Colonel St John had set out with an escort of 14 men to select locations for the construction of redoubts and depots. After reaching Ōpepe, the old abandoned kainga of the chief Tahau overlooking Lake Taupō, the Colonel decided it was a good location for a fort.
St John left his men there and moved on without instructing the men to mount a guard.
Not expecting any trouble, they piled their rifles and occupied three whare.
The men shot some pigeons, killed some wandering sheep and washed their clothes.
In the afternoon they rested, with their saddles and equipment stowed in a separate hut.
Little did they know that an advance guard of Te Kooti’s warriors was close by.
Some say this group had been summoned by a spy among the colonials who had earlier lit mysterious signal fires. In any case, the 14 cavalrymen were suddenly surprised.
Three Māori entered the camp armed with rifles.

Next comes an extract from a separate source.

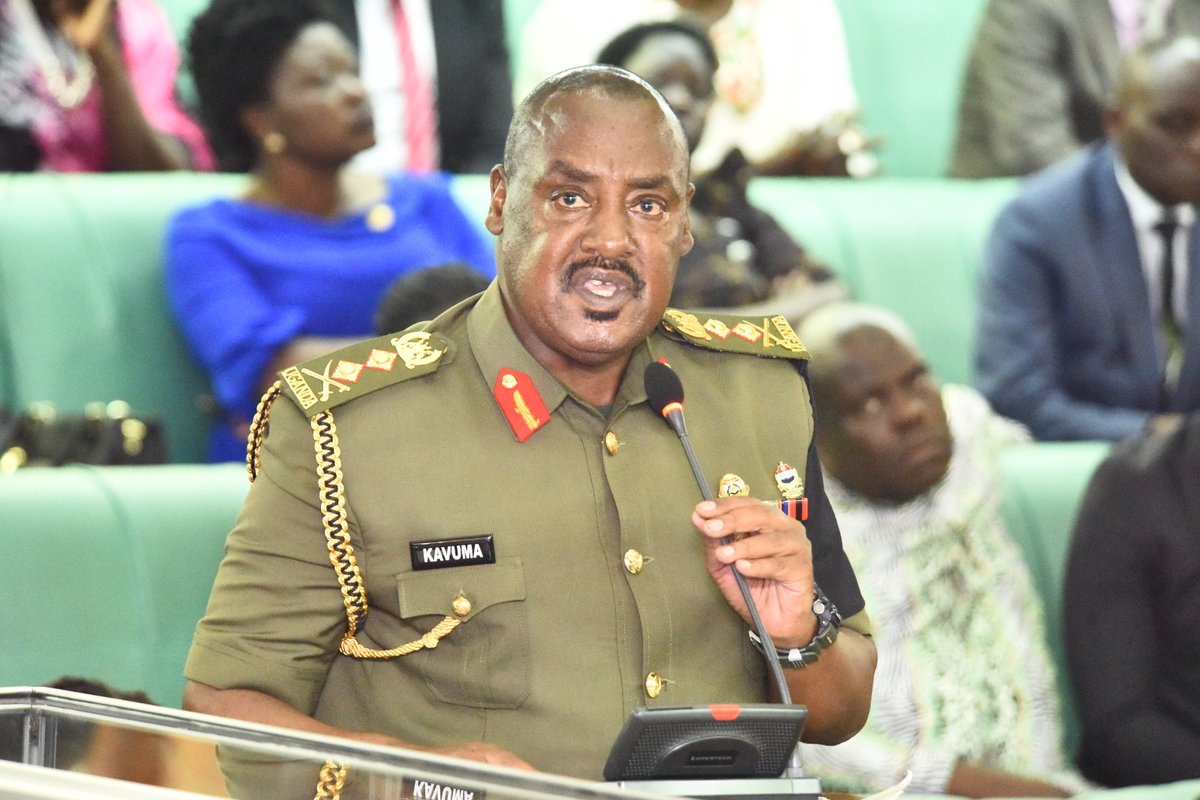 Parliament_Ug's tweet photo. Hon. Maj. Gen. Sam Kavuma (UPDF Representative) says late Engola exhibited and fulfilled the ethos of the UPDF culture of discipline, patriotism and pan-africanism. #SpecialSittingUg https://t.co/oEVrfP2hrW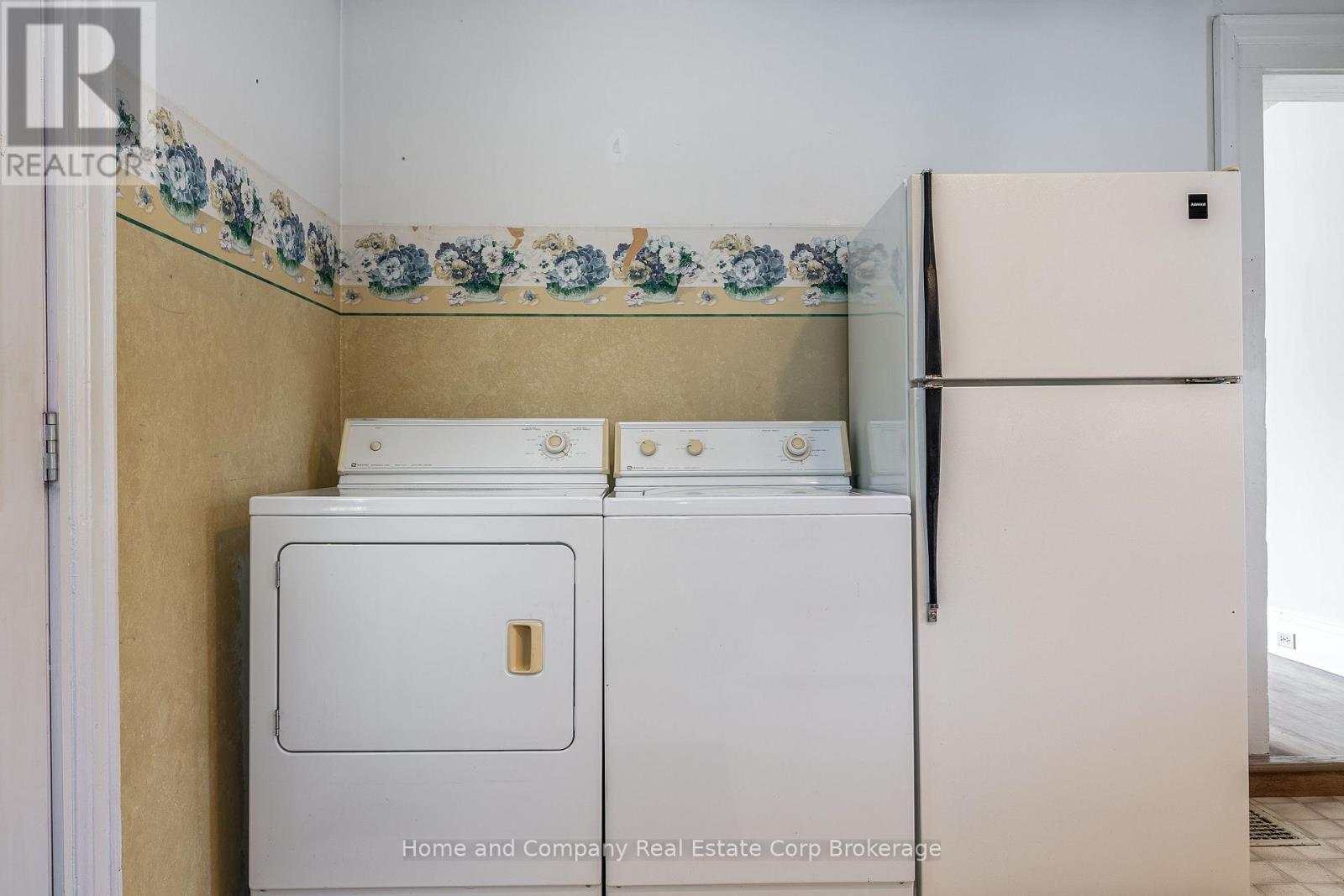 70 Dufferin Street, Stratford, Ontario  N5A 2G5 - Photo 20 - X12899074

Not one of the troopers was armed and when they tried to flee, the Māori opened fire.
The raiders killed nine members of the attachment outright, shooting down several who made a run for the bush.
A report in the Taranaki Herald said Captain Smith searched for the tracks of Colonel St John but the rebels caught him on the road. They stripped off his clothes and medals, tied him to a tree and abandoned him to a slow death from thirst and starvation.
Captain Smith remained there four days before managing to release himself, then headed north-southwest toward Fort Galatea.
One report says he crawled to a stream and managed to drink on the seventh day, arriving at the Fort with frost bite 10 days after the ambush.